(Saved entries)
____
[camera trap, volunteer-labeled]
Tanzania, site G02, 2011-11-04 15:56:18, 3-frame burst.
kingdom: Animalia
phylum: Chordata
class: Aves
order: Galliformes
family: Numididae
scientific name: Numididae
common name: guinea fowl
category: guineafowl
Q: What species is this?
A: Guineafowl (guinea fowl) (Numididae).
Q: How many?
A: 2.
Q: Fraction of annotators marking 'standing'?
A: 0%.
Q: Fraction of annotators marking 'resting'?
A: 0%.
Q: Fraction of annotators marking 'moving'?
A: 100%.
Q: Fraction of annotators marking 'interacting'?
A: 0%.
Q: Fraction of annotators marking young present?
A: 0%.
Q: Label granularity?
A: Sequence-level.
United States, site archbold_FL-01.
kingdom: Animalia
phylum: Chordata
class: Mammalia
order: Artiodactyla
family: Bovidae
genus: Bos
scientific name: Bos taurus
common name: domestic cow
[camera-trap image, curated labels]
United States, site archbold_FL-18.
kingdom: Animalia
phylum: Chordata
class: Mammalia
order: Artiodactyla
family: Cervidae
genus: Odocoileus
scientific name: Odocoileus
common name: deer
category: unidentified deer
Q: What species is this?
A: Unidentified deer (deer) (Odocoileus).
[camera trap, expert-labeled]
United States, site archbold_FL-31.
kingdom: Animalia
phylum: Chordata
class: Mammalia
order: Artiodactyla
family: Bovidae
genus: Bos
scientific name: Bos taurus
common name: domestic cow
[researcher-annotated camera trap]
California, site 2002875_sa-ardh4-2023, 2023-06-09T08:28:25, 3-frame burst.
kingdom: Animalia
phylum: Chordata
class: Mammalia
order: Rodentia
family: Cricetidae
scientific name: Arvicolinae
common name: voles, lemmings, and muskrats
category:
____
Task: Across the records above, return every line that contains the word "Fraction".

Response:
Q: Fraction of annotators marking 'standing'?
Q: Fraction of annotators marking 'resting'?
Q: Fraction of annotators marking 'moving'?
Q: Fraction of annotators marking 'interacting'?
Q: Fraction of annotators marking young present?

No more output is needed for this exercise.